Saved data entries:
◇ ◇ ◇ ◇ ◇

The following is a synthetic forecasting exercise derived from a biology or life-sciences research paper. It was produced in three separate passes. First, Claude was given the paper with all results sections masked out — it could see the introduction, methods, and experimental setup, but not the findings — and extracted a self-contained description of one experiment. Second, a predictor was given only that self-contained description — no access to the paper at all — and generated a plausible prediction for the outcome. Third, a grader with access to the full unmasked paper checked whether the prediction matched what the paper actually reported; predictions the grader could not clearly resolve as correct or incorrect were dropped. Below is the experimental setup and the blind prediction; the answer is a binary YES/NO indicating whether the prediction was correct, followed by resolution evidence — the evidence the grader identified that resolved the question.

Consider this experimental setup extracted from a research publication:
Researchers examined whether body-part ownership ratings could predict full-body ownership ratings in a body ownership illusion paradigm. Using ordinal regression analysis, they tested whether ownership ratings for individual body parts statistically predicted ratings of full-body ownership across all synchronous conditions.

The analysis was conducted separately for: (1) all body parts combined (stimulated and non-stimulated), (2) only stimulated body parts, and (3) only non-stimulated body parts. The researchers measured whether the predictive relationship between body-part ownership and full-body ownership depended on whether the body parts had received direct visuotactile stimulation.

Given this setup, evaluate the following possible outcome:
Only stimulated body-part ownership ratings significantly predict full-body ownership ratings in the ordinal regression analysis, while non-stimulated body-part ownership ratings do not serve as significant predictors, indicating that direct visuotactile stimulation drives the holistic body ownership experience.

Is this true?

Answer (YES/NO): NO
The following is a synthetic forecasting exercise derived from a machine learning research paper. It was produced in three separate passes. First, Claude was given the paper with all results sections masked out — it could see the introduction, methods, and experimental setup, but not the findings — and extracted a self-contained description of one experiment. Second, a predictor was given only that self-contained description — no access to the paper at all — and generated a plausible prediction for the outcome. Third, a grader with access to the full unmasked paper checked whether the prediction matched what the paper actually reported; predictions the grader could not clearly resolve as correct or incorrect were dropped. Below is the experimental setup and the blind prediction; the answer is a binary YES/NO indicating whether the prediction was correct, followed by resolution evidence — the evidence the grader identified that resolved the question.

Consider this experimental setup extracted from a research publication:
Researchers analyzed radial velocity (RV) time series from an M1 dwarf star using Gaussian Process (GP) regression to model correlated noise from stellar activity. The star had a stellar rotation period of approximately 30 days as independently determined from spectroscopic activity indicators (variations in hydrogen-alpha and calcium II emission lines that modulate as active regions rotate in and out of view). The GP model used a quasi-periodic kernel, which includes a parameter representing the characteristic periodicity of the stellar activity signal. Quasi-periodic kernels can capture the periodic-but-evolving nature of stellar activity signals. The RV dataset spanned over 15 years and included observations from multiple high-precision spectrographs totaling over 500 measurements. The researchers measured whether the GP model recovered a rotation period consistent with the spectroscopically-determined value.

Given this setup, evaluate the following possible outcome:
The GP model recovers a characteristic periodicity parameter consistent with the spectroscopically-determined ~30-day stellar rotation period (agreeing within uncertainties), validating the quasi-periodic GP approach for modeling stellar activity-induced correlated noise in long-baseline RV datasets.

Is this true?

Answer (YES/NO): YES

◇ ◇ ◇ ◇ ◇

All of the records above are to be copied exactly.

The following is a synthetic forecasting exercise derived from a biology or life-sciences research paper. It was produced in three separate passes. First, Claude was given the paper with all results sections masked out — it could see the introduction, methods, and experimental setup, but not the findings — and extracted a self-contained description of one experiment. Second, a predictor was given only that self-contained description — no access to the paper at all — and generated a plausible prediction for the outcome. Third, a grader with access to the full unmasked paper checked whether the prediction matched what the paper actually reported; predictions the grader could not clearly resolve as correct or incorrect were dropped. Below is the experimental setup and the blind prediction; the answer is a binary YES/NO indicating whether the prediction was correct, followed by resolution evidence — the evidence the grader identified that resolved the question.

Consider this experimental setup extracted from a research publication:
Researchers examined whether body-part ownership ratings could predict full-body ownership ratings in a body ownership illusion paradigm. Using ordinal regression analysis, they tested whether ownership ratings for individual body parts statistically predicted ratings of full-body ownership across all synchronous conditions.

The analysis was conducted separately for: (1) all body parts combined (stimulated and non-stimulated), (2) only stimulated body parts, and (3) only non-stimulated body parts. The researchers measured whether the predictive relationship between body-part ownership and full-body ownership depended on whether the body parts had received direct visuotactile stimulation.

Given this setup, evaluate the following possible outcome:
Only stimulated body-part ownership ratings significantly predict full-body ownership ratings in the ordinal regression analysis, while non-stimulated body-part ownership ratings do not serve as significant predictors, indicating that direct visuotactile stimulation drives the holistic body ownership experience.

Is this true?

Answer (YES/NO): NO
The following is a synthetic forecasting exercise derived from a machine learning research paper. It was produced in three separate passes. First, Claude was given the paper with all results sections masked out — it could see the introduction, methods, and experimental setup, but not the findings — and extracted a self-contained description of one experiment. Second, a predictor was given only that self-contained description — no access to the paper at all — and generated a plausible prediction for the outcome. Third, a grader with access to the full unmasked paper checked whether the prediction matched what the paper actually reported; predictions the grader could not clearly resolve as correct or incorrect were dropped. Below is the experimental setup and the blind prediction; the answer is a binary YES/NO indicating whether the prediction was correct, followed by resolution evidence — the evidence the grader identified that resolved the question.

Consider this experimental setup extracted from a research publication:
Researchers analyzed radial velocity (RV) time series from an M1 dwarf star using Gaussian Process (GP) regression to model correlated noise from stellar activity. The star had a stellar rotation period of approximately 30 days as independently determined from spectroscopic activity indicators (variations in hydrogen-alpha and calcium II emission lines that modulate as active regions rotate in and out of view). The GP model used a quasi-periodic kernel, which includes a parameter representing the characteristic periodicity of the stellar activity signal. Quasi-periodic kernels can capture the periodic-but-evolving nature of stellar activity signals. The RV dataset spanned over 15 years and included observations from multiple high-precision spectrographs totaling over 500 measurements. The researchers measured whether the GP model recovered a rotation period consistent with the spectroscopically-determined value.

Given this setup, evaluate the following possible outcome:
The GP model recovers a characteristic periodicity parameter consistent with the spectroscopically-determined ~30-day stellar rotation period (agreeing within uncertainties), validating the quasi-periodic GP approach for modeling stellar activity-induced correlated noise in long-baseline RV datasets.

Is this true?

Answer (YES/NO): YES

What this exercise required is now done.